- **Problem description**:
Throughout the listing below, copy each line containing "featured".

- **Supplied data**:
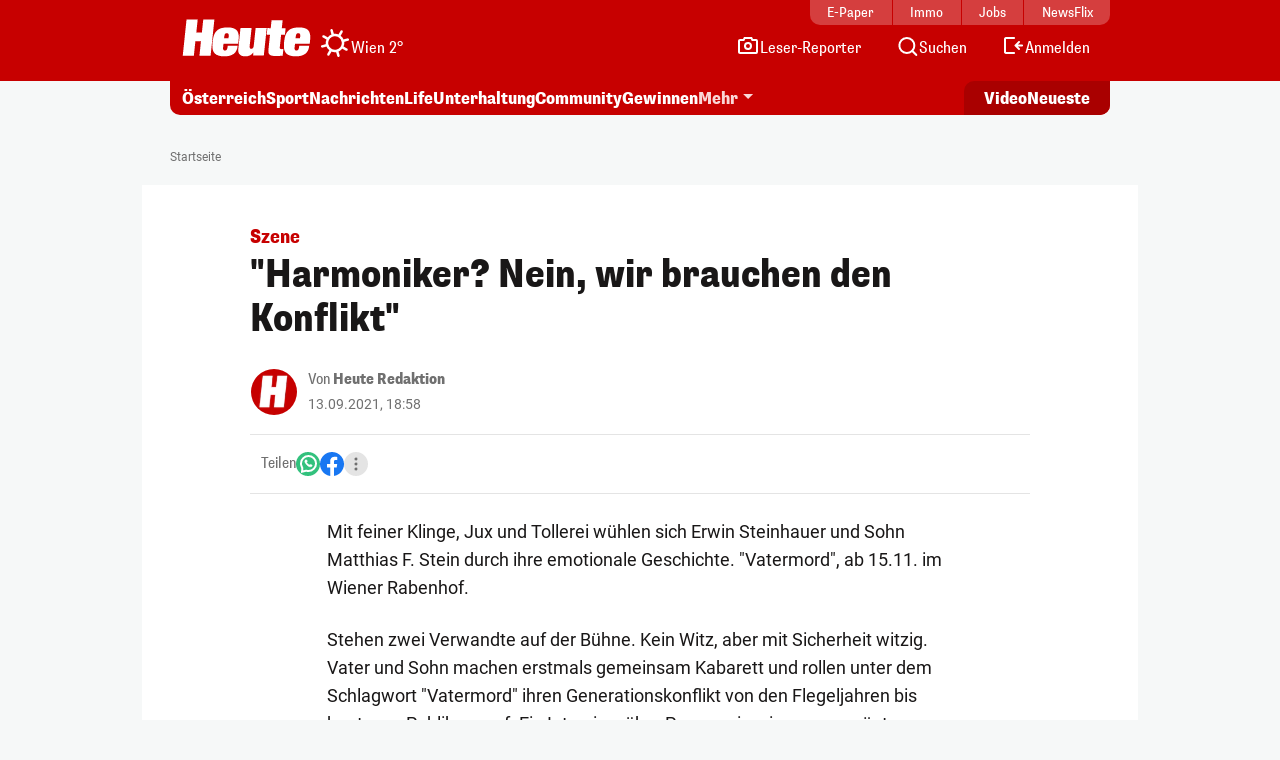

--- FILE ---
content_type: image/svg+xml
request_url: https://www.heute.at/img/svg/x-color.svg
body_size: 124
content:
<?xml version="1.0" encoding="UTF-8"?>
<svg width="24" height="24" viewBox="0 0 24 24" fill="none" xmlns="http://www.w3.org/2000/svg">
    <g clip-path="url(#clip0_3327_6454)">
        <circle cx="12" cy="12" r="12" fill="#1B9DF0"></circle>
        <path d="M13.7368 10.6256L18.5763 5H17.4295L13.2273 9.88461L9.87105 5H6L11.0753 12.3864L6 18.2857H7.14688L11.5845 13.1274L15.1289 18.2857H19L13.7365 10.6256H13.7368ZM12.166 12.4515L11.6517 11.716L7.56012 5.86336H9.32166L12.6236 10.5866L13.1379 11.3221L17.43 17.4616H15.6685L12.166 12.4518V12.4515Z" fill="white"></path>
    </g>
    <defs>
        <clipPath id="clip0_3327_6454"><rect width="24" height="24" fill="white"></rect></clipPath>
    </defs>
</svg>
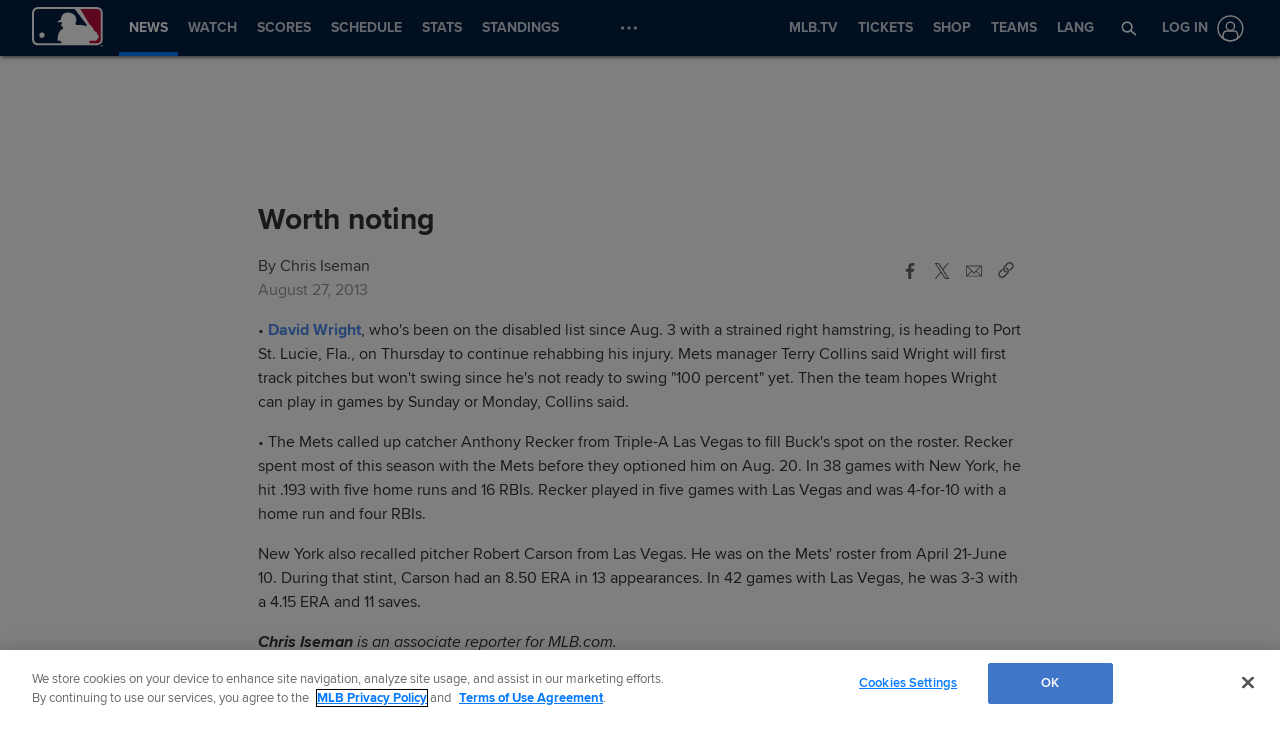

--- FILE ---
content_type: text/html; charset=utf-8
request_url: https://www.google.com/recaptcha/api2/aframe
body_size: 182
content:
<!DOCTYPE HTML><html><head><meta http-equiv="content-type" content="text/html; charset=UTF-8"></head><body><script nonce="CyyDVn_53cnWAynKYCy3-A">/** Anti-fraud and anti-abuse applications only. See google.com/recaptcha */ try{var clients={'sodar':'https://pagead2.googlesyndication.com/pagead/sodar?'};window.addEventListener("message",function(a){try{if(a.source===window.parent){var b=JSON.parse(a.data);var c=clients[b['id']];if(c){var d=document.createElement('img');d.src=c+b['params']+'&rc='+(localStorage.getItem("rc::a")?sessionStorage.getItem("rc::b"):"");window.document.body.appendChild(d);sessionStorage.setItem("rc::e",parseInt(sessionStorage.getItem("rc::e")||0)+1);localStorage.setItem("rc::h",'1769180099313');}}}catch(b){}});window.parent.postMessage("_grecaptcha_ready", "*");}catch(b){}</script></body></html>

--- FILE ---
content_type: application/x-javascript;charset=utf-8
request_url: https://ans.mlb.com/id?d_visid_ver=3.0.0&d_fieldgroup=A&mcorgid=A65F776A5245B01B0A490D44%40AdobeOrg&mid=47941581837294908796179052604701987174&ts=1769180086760
body_size: -41
content:
{"mid":"47941581837294908796179052604701987174"}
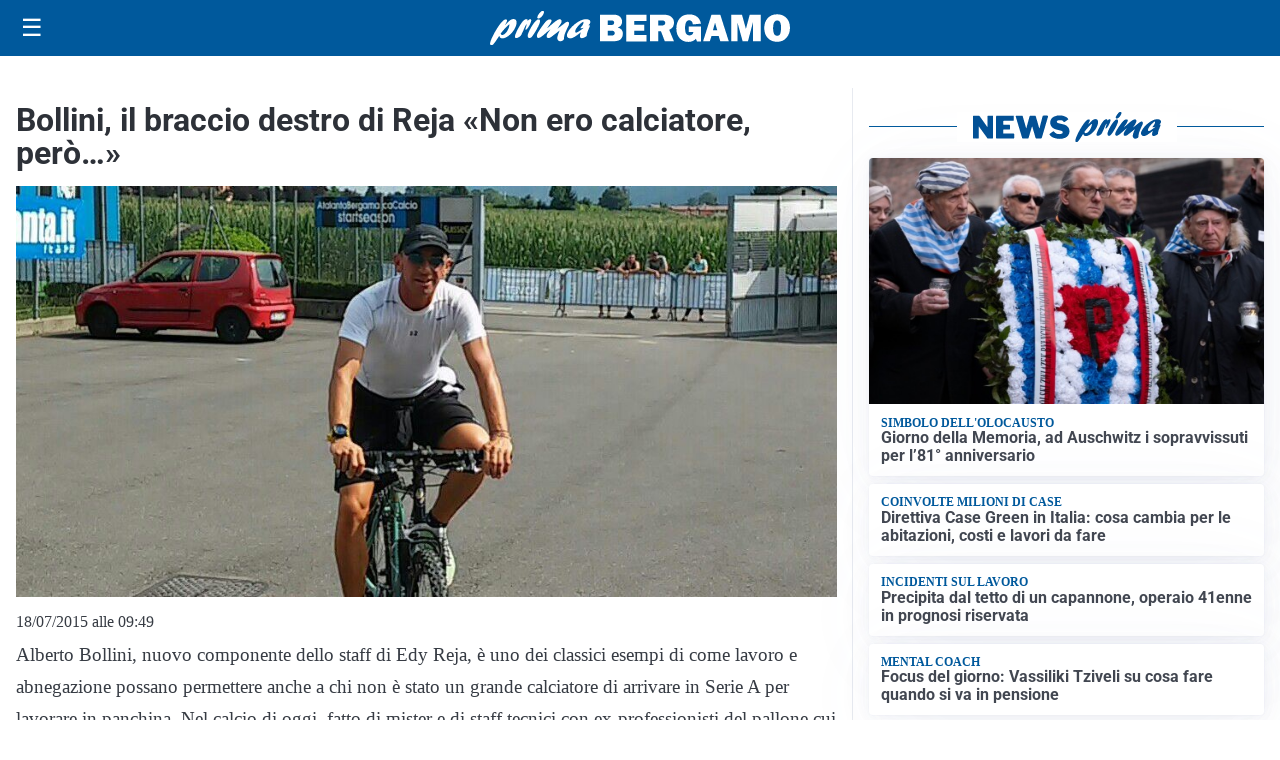

--- FILE ---
content_type: text/html; charset=utf8
request_url: https://primabergamo.it/media/my-theme/widgets/list-posts/sidebar-video-piu-visti.html?ts=29492854
body_size: 753
content:
<div class="widget-title"><span>Video più visti</span></div>
<div class="widget-sidebar-featured-poi-lista">
            
                    <article class="featured">
                <a href="https://primabergamo.it/cronaca/operazione-antidroga-carabinieri-smantellano-narcotraffico-con-aiuti-anche-da-orio-al-serio/">
                                            <figure><img width="480" height="300" src="https://primabergamo.it/media/2026/01/Spaccio-in-bergamasca-e-nel-bresciano-480x300.jpg" class="attachment-thumbnail size-thumbnail wp-post-image" alt="Operazione antidroga: carabinieri smantellano narcotraffico con aiuti anche da Orio al Serio" loading="lazy" sizes="(max-width: 480px) 480px, (max-width: 1024px) 640px, 1280px" decoding="async" /></figure>
                                        <div class="post-meta">
                                                    <span class="lancio">Narcotraffico</span>
                                                <h3>Operazione antidroga: carabinieri smantellano narcotraffico con aiuti anche da Orio al Serio</h3>
                    </div>
                </a>
            </article>
                    
                    <article class="compact">
                <a href="https://primabergamo.it/attualita/un-tifoso-e-riuscito-a-entrare-nello-stadio-dellatalanta-inserendo-il-codice-di-sicurezza-1907/">
                    <div class="post-meta">
                                                    <span class="lancio">assurdo ma vero</span>
                                                <h3>Un tifoso è riuscito a entrare nello stadio dell&#8217;Atalanta inserendo il codice di sicurezza «1907»</h3>
                    </div>
                </a>
            </article>
                    
                    <article class="compact">
                <a href="https://primabergamo.it/musica/da-alzano-a-the-voice-kids-su-rai-uno-patrizia-vavassori-incanta-i-coach-e-duetta-con-settembre/">
                    <div class="post-meta">
                                                    <span class="lancio">talento</span>
                                                <h3>Da Alzano a &#8220;The Voice Kids&#8221; su Rai Uno: Patrizia Vavassori incanta i coach e duetta con Settembre</h3>
                    </div>
                </a>
            </article>
            </div>

<div class="widget-footer"><a role="button" href="/multimedia/video/" class="outline widget-more-button">Altri video</a></div>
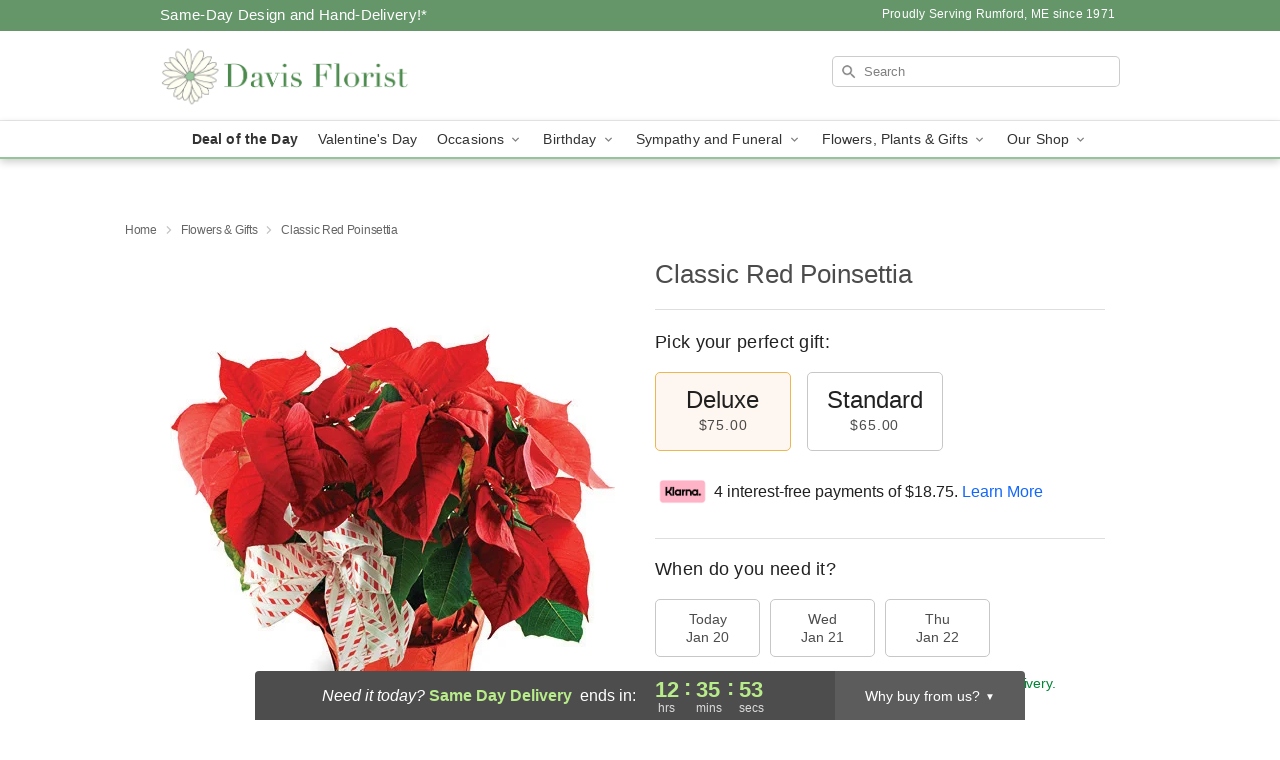

--- FILE ---
content_type: text/html; charset=UTF-8
request_url: https://www.davisfloristinc.com/storefronts/datesClosed?fcplus=0
body_size: 650
content:
{"no_delivery_dates":["2026-01-01","2026-01-02","2026-01-03","2026-01-04","2026-01-05","2026-01-10","2026-01-11","2026-01-12","2026-01-17","2026-01-18","2026-01-19","2026-01-24","2026-01-25","2026-01-26","2026-01-31","2026-02-01","2026-02-02","2026-02-07","2026-02-08","2026-02-09","2026-02-14","2026-02-15","2026-02-16","2026-02-21","2026-02-22","2026-02-23","2026-02-28","2026-03-01","2026-03-02","2026-03-07","2026-03-08","2026-03-09","2026-03-14","2026-03-15","2026-03-16","2026-03-21","2026-03-22","2026-03-23","2026-03-28","2026-03-29","2026-03-30","2026-04-04","2026-04-05","2026-04-06","2026-04-11","2026-04-12","2026-04-13","2026-04-18","2026-04-19","2026-04-20","2026-04-25","2026-04-26","2026-04-27"],"no_pickup_dates":["2026-01-01","2026-01-02","2026-01-03","2026-01-04","2026-01-05","2026-01-10","2026-01-11","2026-01-12","2026-01-17","2026-01-18","2026-01-19","2026-01-24","2026-01-25","2026-01-26","2026-01-31","2026-02-01","2026-02-02","2026-02-07","2026-02-08","2026-02-09","2026-02-14","2026-02-15","2026-02-16","2026-02-21","2026-02-22","2026-02-23","2026-02-28","2026-03-01","2026-03-02","2026-03-07","2026-03-08","2026-03-09","2026-03-14","2026-03-15","2026-03-16","2026-03-21","2026-03-22","2026-03-23","2026-03-28","2026-03-29","2026-03-30","2026-04-04","2026-04-05","2026-04-06","2026-04-11","2026-04-12","2026-04-13","2026-04-18","2026-04-19","2026-04-20","2026-04-25","2026-04-26","2026-04-27"],"delivery_cutoff_difference":{"y":0,"m":0,"d":0,"h":12,"i":35,"s":55,"f":0.144977,"weekday":0,"weekday_behavior":0,"first_last_day_of":0,"invert":1,"days":0,"special_type":0,"special_amount":0,"have_weekday_relative":0,"have_special_relative":0},"pickup_cutoff_difference":{"y":0,"m":0,"d":0,"h":15,"i":35,"s":55,"f":0.144977,"weekday":0,"weekday_behavior":0,"first_last_day_of":0,"invert":1,"days":0,"special_type":0,"special_amount":0,"have_weekday_relative":0,"have_special_relative":0},"pickup_cutoff":"4:00 PM EDT","delivery_cutoff":"1:00 PM EDT","delivery_today":true,"pickup_today":true,"pickup_disabled":false,"delivery_disabled":false,"delivery_cutoff_diff_next":{"y":0,"m":0,"d":1,"h":12,"i":35,"s":55,"f":0.138988,"weekday":0,"weekday_behavior":0,"first_last_day_of":0,"invert":1,"days":1,"special_type":0,"special_amount":0,"have_weekday_relative":0,"have_special_relative":0},"delivery_next_100hr":true}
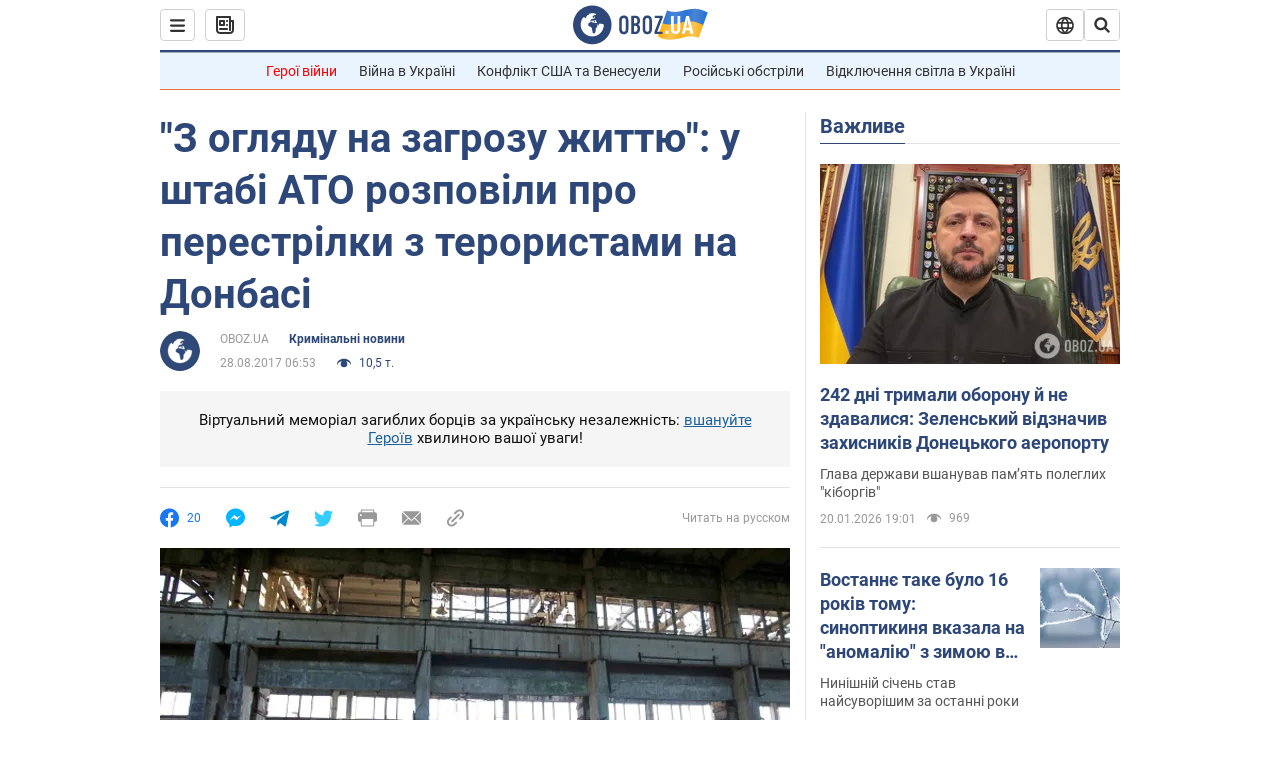

--- FILE ---
content_type: application/x-javascript; charset=utf-8
request_url: https://servicer.idealmedia.io/1418748/1?nocmp=1&sessionId=696fda01-0f975&sessionPage=1&sessionNumberWeek=1&sessionNumber=1&cbuster=1768937985545576671457&pvid=e6bb7223-d9df-4f65-ae07-58a5d18d5fcc&implVersion=11&lct=1763555100&mp4=1&ap=1&consentStrLen=0&wlid=7fd9b83c-872d-49e4-986f-f544fa4b436e&uniqId=16069&niet=4g&nisd=false&evt=%5B%7B%22event%22%3A1%2C%22methods%22%3A%5B1%2C2%5D%7D%2C%7B%22event%22%3A2%2C%22methods%22%3A%5B1%2C2%5D%7D%5D&pv=5&jsv=es6&dpr=1&hashCommit=cbd500eb&apt=2017-08-28T06%3A53%3A00&tfre=3320&scale_metric_1=64.00&scale_metric_2=256.00&scale_metric_3=100.00&w=0&h=1&tl=150&tlp=1&sz=0x1&szp=1&szl=1&cxurl=https%3A%2F%2Fincident.obozrevatel.com%2Fukr%2Fcrime%2Fz-oglyadu-na-zagrozu-zhittyu-u-shtabi-ato-rozpovili-pro-perestrilki-z-teroristami-na-donbasi.htm&ref=&lu=https%3A%2F%2Fincident.obozrevatel.com%2Fukr%2Fcrime%2Fz-oglyadu-na-zagrozu-zhittyu-u-shtabi-ato-rozpovili-pro-perestrilki-z-teroristami-na-donbasi.htm
body_size: 828
content:
var _mgq=_mgq||[];
_mgq.push(["IdealmediaLoadGoods1418748_16069",[
["champion.com.ua","11962959","1","Мудрик отримав вердикт щодо свого майбутнього у Челсі","Лондонське Челсі може достроково припинити співпрацю із українським вінгером Михайлом Мудриком","0","","","","ORiG7YrIyWqsmG_YSUsUTqjC-7AY2DwWYv4_Qx2yz_lKLdfngGlto9qxGjRgYmxhJP9NESf5a0MfIieRFDqB_Kldt0JdlZKDYLbkLtP-Q-UTXkmjauG_ux4xcxH79G6E",{"i":"https://s-img.idealmedia.io/n/11962959/45x45/423x0x1074x1074/aHR0cDovL2ltZ2hvc3RzLmNvbS90LzY4NzA0MS9jMTkwYjBjYTAwNjJmMWZkYTU4NmVkYTUwMzcxOWNkMC5qcGVn.webp?v=1768937985-Jp9U9fluJgnbvW-YZjlx2lrgS3fv6Fo1lOpmIK8iddo","l":"https://clck.idealmedia.io/pnews/11962959/i/1298901/pp/1/1?h=ORiG7YrIyWqsmG_YSUsUTqjC-7AY2DwWYv4_Qx2yz_lKLdfngGlto9qxGjRgYmxhJP9NESf5a0MfIieRFDqB_Kldt0JdlZKDYLbkLtP-Q-UTXkmjauG_ux4xcxH79G6E&utm_campaign=obozrevatel.com&utm_source=obozrevatel.com&utm_medium=referral&rid=c61fcd76-f637-11f0-891c-d404e6f97680&tt=Direct&att=3&afrd=296&iv=11&ct=1&gdprApplies=0&muid=q0kJyvsv6JDb&st=-300&mp4=1&h2=RGCnD2pppFaSHdacZpvmnsy2GX6xlGXVu7txikoXAu9kApNTXTADCUxIDol3FKO5zpSwCTRwppme7hac-lJkcw**","adc":[],"sdl":0,"dl":"","category":"Спорт","dbbr":0,"bbrt":0,"type":"e","media-type":"static","clicktrackers":[],"cta":"Читати далі","cdt":"","tri":"c61fe4fb-f637-11f0-891c-d404e6f97680","crid":"11962959"}],],
{"awc":{},"dt":"desktop","ts":"","tt":"Direct","isBot":1,"h2":"RGCnD2pppFaSHdacZpvmnsy2GX6xlGXVu7txikoXAu9kApNTXTADCUxIDol3FKO5zpSwCTRwppme7hac-lJkcw**","ats":0,"rid":"c61fcd76-f637-11f0-891c-d404e6f97680","pvid":"e6bb7223-d9df-4f65-ae07-58a5d18d5fcc","iv":11,"brid":32,"muidn":"q0kJyvsv6JDb","dnt":2,"cv":2,"afrd":296,"consent":true,"adv_src_id":39175}]);
_mgqp();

- **Final answer**:
<div class="widget-sidebar-featured-poi-lista">
                    <article class="featured">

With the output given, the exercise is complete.